There’s good news: at least some women say it’s great to work here! Also, women rated management 100% (we have 50% women engineering managers, so that could be part of that), and team culture was rated 100%: women think their co-workers are skilled and work well.
Job satisfaction at 80% is good, and so is Fit & Belonging (80%). So the good news is that women do not feel actively excluded, constrained and discriminated against. It’s a low ranking, but it’s one problem that many teams fail to erase.
For women, employment was one of the lowest results. While “my supervisor cares about me” and “my co-workers want me to succeed” at 100%, “people know what’s going on in my life” at only 20%. Women are not comfortable talking about what is happening to them outside of work.
Women are also more exhausted of the average, with only 40% having energy for other things outside of work.
One hypothesis or story here is that the pandemic has been extremely stressful for working mothers, and women still in many cases pull a double shift. There is often a stigma around being a busy mom or caring for parents and relatives, so women feel exhausted and can’t talk about everything that exhausts them at work and outside of work. Women are socialized to smile, be kind, not complain, have it all together and face a lot of guilt and pressure to be always available, always “doing everything”. This is true throughout society. So that could be true for our women in engineering and a problem if Buffer doesn’t do enough to support them.
Another interesting fact: women had a lower average than confidence in the decisions of senior management, without “strong agreements” and a few “disagreements”. I recently read a post on the Be Glue page that offers a possible explanation here:
Women are socialized to nurture and often take on extra work to protect their team members from decisions made in leadership that could be a challenge for others to adjust to. Recent changes to the organization’s chart come to mind; there may be other factors. If women statistically feel the impact and are tired of trying to mitigate that impact, while men are more likely to feel the benefits of that glue / care without that much cost, this could explain some of the differences between men’s and women’s experiences. That is a hypothesis. It’s a story I could tell from the data I have about this team and from industry data.
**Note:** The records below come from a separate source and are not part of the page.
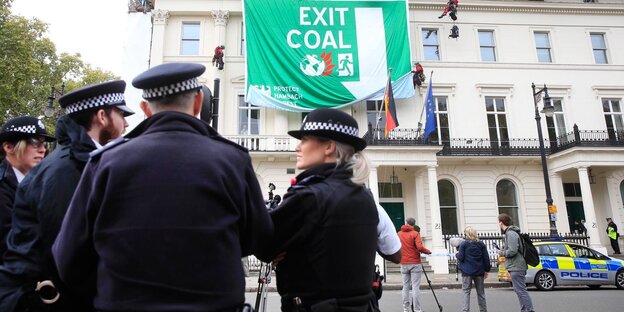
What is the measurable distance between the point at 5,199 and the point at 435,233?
61.4 feet

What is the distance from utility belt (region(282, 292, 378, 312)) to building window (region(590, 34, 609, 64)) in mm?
30307

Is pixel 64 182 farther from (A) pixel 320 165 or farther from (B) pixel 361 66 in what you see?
(B) pixel 361 66

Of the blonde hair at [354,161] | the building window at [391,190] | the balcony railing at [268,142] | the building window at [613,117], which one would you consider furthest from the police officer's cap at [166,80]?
the building window at [613,117]

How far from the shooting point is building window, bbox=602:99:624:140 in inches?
958

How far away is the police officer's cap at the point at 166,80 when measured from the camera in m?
1.97

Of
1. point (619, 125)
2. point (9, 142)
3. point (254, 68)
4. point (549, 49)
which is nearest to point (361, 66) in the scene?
point (254, 68)

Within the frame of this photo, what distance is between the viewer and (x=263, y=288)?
324cm

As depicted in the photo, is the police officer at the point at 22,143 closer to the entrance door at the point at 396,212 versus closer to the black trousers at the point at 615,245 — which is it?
the entrance door at the point at 396,212

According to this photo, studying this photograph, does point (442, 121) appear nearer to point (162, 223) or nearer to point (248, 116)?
point (248, 116)

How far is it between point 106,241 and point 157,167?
377 mm

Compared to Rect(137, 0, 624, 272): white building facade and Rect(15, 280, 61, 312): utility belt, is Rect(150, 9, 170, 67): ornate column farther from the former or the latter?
Rect(15, 280, 61, 312): utility belt

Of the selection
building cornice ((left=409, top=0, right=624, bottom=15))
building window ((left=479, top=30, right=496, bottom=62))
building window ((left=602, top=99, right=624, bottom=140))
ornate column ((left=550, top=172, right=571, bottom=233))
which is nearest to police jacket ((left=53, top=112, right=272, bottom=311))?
ornate column ((left=550, top=172, right=571, bottom=233))

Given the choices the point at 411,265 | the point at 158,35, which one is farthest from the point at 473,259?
the point at 158,35

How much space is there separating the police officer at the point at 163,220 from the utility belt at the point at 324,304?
475mm
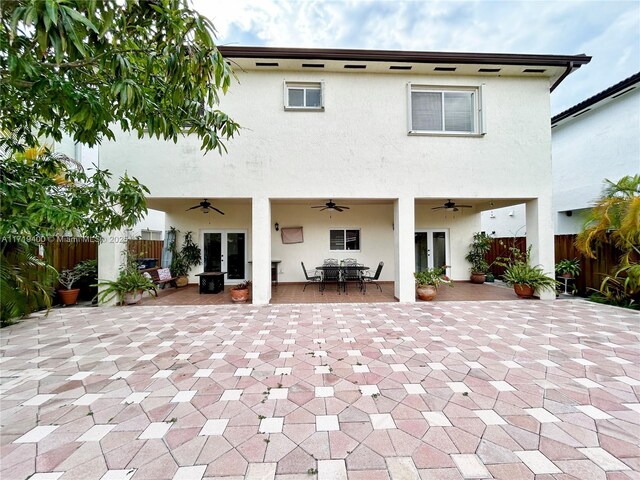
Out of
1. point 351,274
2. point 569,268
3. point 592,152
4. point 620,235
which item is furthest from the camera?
point 592,152

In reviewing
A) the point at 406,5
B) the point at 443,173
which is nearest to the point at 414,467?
the point at 443,173

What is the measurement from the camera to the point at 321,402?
2795 mm

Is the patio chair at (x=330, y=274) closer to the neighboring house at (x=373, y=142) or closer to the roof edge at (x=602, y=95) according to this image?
the neighboring house at (x=373, y=142)

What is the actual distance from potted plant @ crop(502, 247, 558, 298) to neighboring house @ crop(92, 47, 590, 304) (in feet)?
1.24

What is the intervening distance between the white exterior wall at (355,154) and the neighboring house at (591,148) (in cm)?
366

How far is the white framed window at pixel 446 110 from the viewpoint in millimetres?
7805

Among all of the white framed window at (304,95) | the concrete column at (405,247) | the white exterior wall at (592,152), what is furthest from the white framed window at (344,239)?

I don’t know if that’s our story.
To learn more about what a story (stories?) Is, Melissa [our new VP of People] and I will be leading a session with women in engineering to hear more about the experience of a female engineer at Buffer and why it is different – and even worse – from the experience of a man in engineering.
For men reading this, you are absolutely welcome to share your thoughts with Melissa or with me directly. If you’ve noticed something that would negatively impact your female co-workers, I absolutely want to hear about it, and if you have ideas, share them.
The reason I don’t include men in this live discussion is that I want to hear women’s stories from women because, according to the data, we see that the story is different for women. I hope this makes sense. And I’m glad to talk more about it.
I do not have enough data on race and sexual orientation to have statistically significant sample sizes, so I cannot draw any conclusions for these groups as part of this study. We know that these groups can also have a harder time in the industry in general.
In the long run, a more diverse team will mean more data. In the short term, we will have to rely on other methods to ensure that everyone has the same experience. There is work to be done, and his absence in the survey results does not erase that work.
As we continue to make changes and improvements to the engineering experience at Buffer, we look forward to sharing our knowledge along the way.